Government is betting on the cotton, textiles and apparels sector to create about 50,000 jobs and $650m annually in export revenues in a new strategic plan.
The plan, which was validated by stakeholders last week, envisages investment into five new vertically integrated textile mills set up over a period of eight years to raise the proportion of value addition to the cotton crop.
About 300,000 Ugandans grow cotton, producing about 30,000 tonnes of lint.
However, only 10 per cent of this is processed into yarn and fabric while 90 per cent is exported as lint.
Last year, Uganda imported $252m worth of cotton, apparels and textiles products, which indicates that the country has a significant domestic market. Cotton exports earned the country $22m in the same period.
The cotton, textiles and apparels sector has suffered years of neglect as it had entirely been left to a weak private sector with no resources or less willingness to invest in it.
Organised value chain
According to Ms Jolly Sabune, the Cotton Development Organisation executive director, current production stands at 180,000 bales annually but it is envisaged that this can increase through an organised value chain that has a fair reward system for the different players.
For instance, Ms Sabune notes, there have been efforts to organise farmers into groups that can engage in good production methods away from the push for hybrid varieties and biotech.
The local cotton varieties, she says, keep farmers independent of breeders with a fabric yield of 40 thread counts the average of 60-75 thread count from hybrid varieties.
During a stakeholders meeting in Kampala last week, it was noted that, the strategy, if well executed, will result in increased fibre cotton production, scaled up domestic value addition and thousands of new jobs.
The strategy proposes a two-pronged approach that would simultaneously revive the cotton production value chain and investment in export oriented apparels and garment production factories that would initially rely on imported fabric.
This approach is informed by the fact that cotton makes up only 20 per cent of fabrics used by the global garments industry with the other 80 per cent coming from synthetic sources.
According to Mr Michael Werikhe, the state minister for Trade, the strategy addresses the lower and upper aspects of the value chain, which creates quick wins, especially in the employment creation agenda.
"We have a good plan and all we need to do is to make sure that we implement it," he said during a stakeholders meeting.
The strategy seeks to stimulate large scale commercial cotton production while improving infrastructure and the business climate.
It also seeks to attract targeted FDI into the sector while supporting existing industrial players to develop into integrated value chains.
Under the strategy, the proportion of processed lint would be progressively raised from the current 30,000 tonnes to 75 per cent of production or 20,000 tonnes annually.
According to National Planning Authority and Msingi East Africa which jointly developed the strategy, Uganda's poor export performance in the apparels sector is attributed to inefficiencies at factory, product quality levels and non-compliance with international standards.

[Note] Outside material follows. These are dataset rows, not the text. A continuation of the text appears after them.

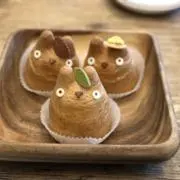 になの画像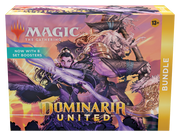 MTG Dominaria United - Bundle MTG Sealed Magic: The Gathering   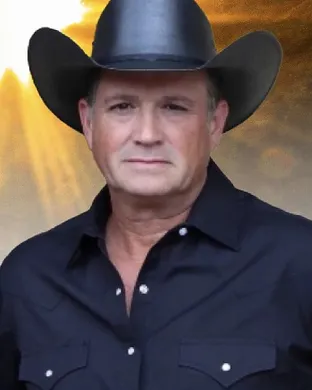 Tracy Byrd Dallas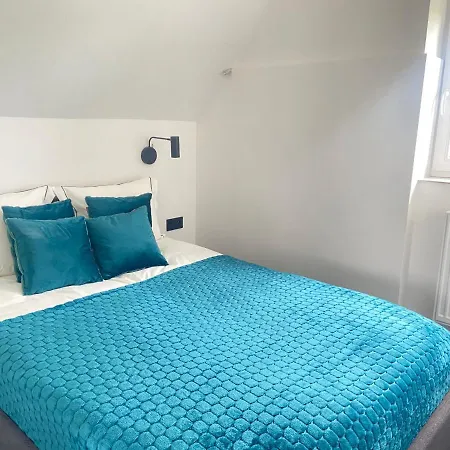 Apartment Sleep4you *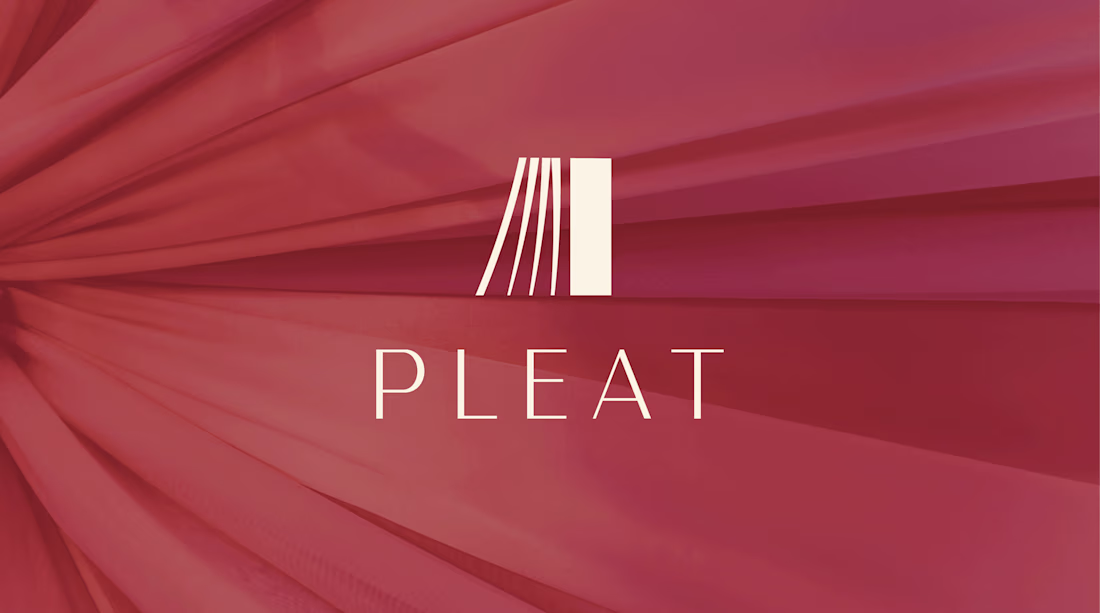 Cover image for Pleat - Redefining Saree Elegance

The reactivation of Uganda's cotton, textiles and apparels sector is seen a pathway the country's industrialisation agenda and boosting national income.
Ms Aggie Konde, the Msingi East Africa executive director, said during the stakeholders meeting that whereas Uganda "face critical choices" there was need to need to prioritise resources, noting that: If we choose the right industries, we can convert our young labour force into an asset."
Industrialisation, employment and boosting national income
The reactivation of Uganda's cotton, textiles and apparels sector is seen a pathway to the country's industrialisation, employment agenda and boosting national income.
Ms Aggie Konde, the Msingi East Africa executive director, said during the stakeholders meeting that whereas Uganda "faces critical choices" there was need to need to prioritise resources, noting that: "If we choose the right industries, we can convert our young labour force into an asset."
Recently, a delegation from the Ministry of Trade was India and Sri Lanka to pick lessons on how the two countries have established successful cotton, textiles and apparels sectors that are now playing on the global stage.
Led by Mr Werikhe, the delegation visited Shahi Factories in India, which operates 65 garments factories and employs more than 100,000 workers throughout its integrated operations where 80 per cent of raw material requirements are met by its own integrated plants.
The delegation observed that government support through macro-economic policy and development of key infrastructure such as Export Processing Zones, efficient logistics systems, skills development and marketing were critical for the successful revival of the cotton, textiles and apparels sector.
It was also observed that unlocking affordable finance was critical given the capital intensive nature of the business.
Mr Richard Mubiru, the Picfare Group director for corporate affairs, which operates Nytil Southern Range, said raising the level of value addition would roughly attract hundreds of millions in new investment.
"You would need an additional 125,000 new spindles and the rule of thumb is that you need $1m to set up a single spindle and its associated equipment," he said, noting that such kind of money will only come into the sector after policy alignment at regional level.
This, he said, will ensure adequate protections through an enhanced common external tariff structure to protect local producers from imported synthetic fabrics.